Secretary of State Speaks Out

Myanmar's military regime is allowing reporters and diplomats into the trial of Aung San Suu Kyi.

But allowing access to the trial isn't halting accusations that the hearing is a ploy to keep the pro-democracy leader behind bars through next year's election.

Suu Kyi is accused of violating the terms of her house arrest after an American stayed at her home without official permission. The offense is punishable by up to five years' imprisonment.

The Nobel Peace laureate has been in detention without trial for more than 13 of the past 19 years. She was due to be released next week.

Meantime U.S. Secretary of State Hillary Rodham Clinton says it's "outrageous" that Myanmar's military-led government is still holding Suu Kyi in detention.

Clinton told lawmakers Wednesday at a Capitol Hill hearing that the junta is holding Suu Kyi merely because she is politically popular.

Clinton says elections scheduled in Myanmar for next year are "illegitimate" even before they begin because of the way the junta has treated the Nobel Peace laureate.

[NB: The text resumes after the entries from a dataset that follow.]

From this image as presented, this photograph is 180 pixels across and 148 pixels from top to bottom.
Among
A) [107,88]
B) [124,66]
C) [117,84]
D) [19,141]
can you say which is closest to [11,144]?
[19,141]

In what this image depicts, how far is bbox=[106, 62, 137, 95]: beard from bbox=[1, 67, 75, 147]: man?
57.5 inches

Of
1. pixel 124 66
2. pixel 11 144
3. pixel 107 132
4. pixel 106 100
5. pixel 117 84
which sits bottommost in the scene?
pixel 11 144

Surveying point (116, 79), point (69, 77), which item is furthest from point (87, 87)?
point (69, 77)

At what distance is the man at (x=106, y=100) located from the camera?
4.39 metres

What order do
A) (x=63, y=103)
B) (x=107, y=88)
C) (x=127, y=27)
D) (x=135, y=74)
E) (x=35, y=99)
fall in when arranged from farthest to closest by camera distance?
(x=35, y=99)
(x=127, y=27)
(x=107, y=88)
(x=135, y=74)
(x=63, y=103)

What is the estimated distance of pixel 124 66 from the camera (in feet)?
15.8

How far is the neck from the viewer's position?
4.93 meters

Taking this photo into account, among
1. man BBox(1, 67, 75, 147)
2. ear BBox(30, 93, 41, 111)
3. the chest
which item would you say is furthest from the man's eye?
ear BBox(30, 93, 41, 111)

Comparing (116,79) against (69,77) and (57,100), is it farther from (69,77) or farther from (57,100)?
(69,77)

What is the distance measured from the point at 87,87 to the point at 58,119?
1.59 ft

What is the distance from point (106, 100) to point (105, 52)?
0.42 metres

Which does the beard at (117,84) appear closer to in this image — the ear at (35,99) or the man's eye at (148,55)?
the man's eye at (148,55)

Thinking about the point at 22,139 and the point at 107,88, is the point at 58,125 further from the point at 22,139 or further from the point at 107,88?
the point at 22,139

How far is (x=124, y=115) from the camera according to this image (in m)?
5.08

Suu Kyi has been in detention without trial for more than 13 of the past 19 years. She is accused of violating the terms of her house arrest after an American man stayed at her home without official permission.

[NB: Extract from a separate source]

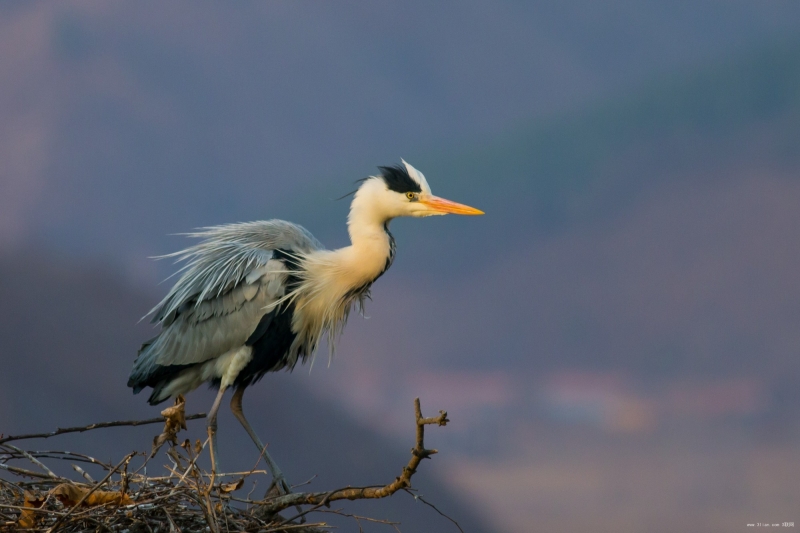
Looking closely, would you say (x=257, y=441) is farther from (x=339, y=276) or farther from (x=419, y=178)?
(x=419, y=178)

US Secretary of State Hillary Clinton said Wednesday it is "outrageous" that Myanmar had put pro-democracy icon Aung San Suu Kyi on trial but hoped it would end soon and she would be released.

Clinton, speaking to a Senate subcommittee overseeing State Department funding, said the Obama administration was trying to see if third countries could pressure the military junta in Yangon to obtain her release.

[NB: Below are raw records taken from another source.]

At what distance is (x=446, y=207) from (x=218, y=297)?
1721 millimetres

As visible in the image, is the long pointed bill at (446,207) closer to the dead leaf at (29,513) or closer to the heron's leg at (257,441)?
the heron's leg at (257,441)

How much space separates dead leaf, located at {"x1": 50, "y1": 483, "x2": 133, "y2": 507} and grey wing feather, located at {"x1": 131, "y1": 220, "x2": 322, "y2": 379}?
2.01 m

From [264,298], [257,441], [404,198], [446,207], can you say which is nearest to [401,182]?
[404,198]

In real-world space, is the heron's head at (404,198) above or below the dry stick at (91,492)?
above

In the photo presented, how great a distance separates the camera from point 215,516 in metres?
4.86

"Clearly China, India and others are major players," Clinton said, suggesting these countries would be approached.

"We're going to try (to push for her release), and I don't think I can make any kind of assurance because we don't know whether we will have any success in convincing them otherwise," Clinton told the senators.

"But it is outrageous that they are trying her and that they continue to hold her because of her political popularity and they intend to hold elections in 2010," the chief US diplomat said.

These elections from the beginning "will be illegitimate because of the way that they have treated her," she continued.

"So it is our hope that this baseless trial will end with a quick release of her and then a return to some political involvement eventually by her and her party," she added.

Aung San Suu Kyi went on trial on Monday on the charges of breaching the terms of her house arrest over a bizarre incident in which an American swam to her lakeside house.

The charges carry a jail term of up to five years and would stretch her detention past its supposed expiry date this month and through controversial elections due in 2010.

John Yettaw, 53, who was held for sneaking into Suu Kyi's house and staying there for two days before he was caught, was also put on trial on charges of breaking the security law and immigration conditions.

Yettaw, 53, apparently used a pair of homemade flippers to swim across a lake to her crumbling residence in an apparent show of solidarity, but Aung San Suu Kyi's main lawyer Kyi Win said they had asked him to leave.